▸ RECORDS PROVIDED:
(begin)

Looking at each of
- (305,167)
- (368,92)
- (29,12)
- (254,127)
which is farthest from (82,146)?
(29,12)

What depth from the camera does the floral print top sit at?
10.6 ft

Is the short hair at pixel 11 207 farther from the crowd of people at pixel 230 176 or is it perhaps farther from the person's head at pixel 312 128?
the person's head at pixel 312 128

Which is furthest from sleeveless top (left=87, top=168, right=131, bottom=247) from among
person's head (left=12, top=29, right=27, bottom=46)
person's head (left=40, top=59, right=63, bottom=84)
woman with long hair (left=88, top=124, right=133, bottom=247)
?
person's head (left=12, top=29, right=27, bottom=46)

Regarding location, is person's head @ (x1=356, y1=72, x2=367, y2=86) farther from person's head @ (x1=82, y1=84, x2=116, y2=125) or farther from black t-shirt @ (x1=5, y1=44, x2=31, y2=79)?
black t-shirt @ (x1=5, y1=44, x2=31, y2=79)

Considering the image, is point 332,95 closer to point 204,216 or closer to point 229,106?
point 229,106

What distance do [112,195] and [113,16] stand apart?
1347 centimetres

(end)

Change "sleeveless top" to "tank top" throughout the lines above, and leave everything else as it is.

Looking at each of
- (305,167)
- (368,92)
- (29,12)
- (254,127)
which is farthest from (82,146)?
(29,12)

What depth from the camera does the floral print top sit at?
10.6 ft

Is the short hair at pixel 11 207 farther from the crowd of people at pixel 230 176 or is it perhaps farther from the person's head at pixel 312 128?
the person's head at pixel 312 128

Which is furthest from tank top (left=87, top=168, right=131, bottom=247) from among
person's head (left=12, top=29, right=27, bottom=46)
person's head (left=40, top=59, right=63, bottom=84)
woman with long hair (left=88, top=124, right=133, bottom=247)
?
person's head (left=12, top=29, right=27, bottom=46)

Regarding location, is person's head @ (x1=356, y1=72, x2=367, y2=86) farther from person's head @ (x1=82, y1=84, x2=116, y2=125) or farther from black t-shirt @ (x1=5, y1=44, x2=31, y2=79)?
black t-shirt @ (x1=5, y1=44, x2=31, y2=79)

Considering the image, is point 332,95 closer to point 204,216 or closer to point 229,106?
point 229,106

What distance do [112,195] and [113,16] stand apart?
1347 centimetres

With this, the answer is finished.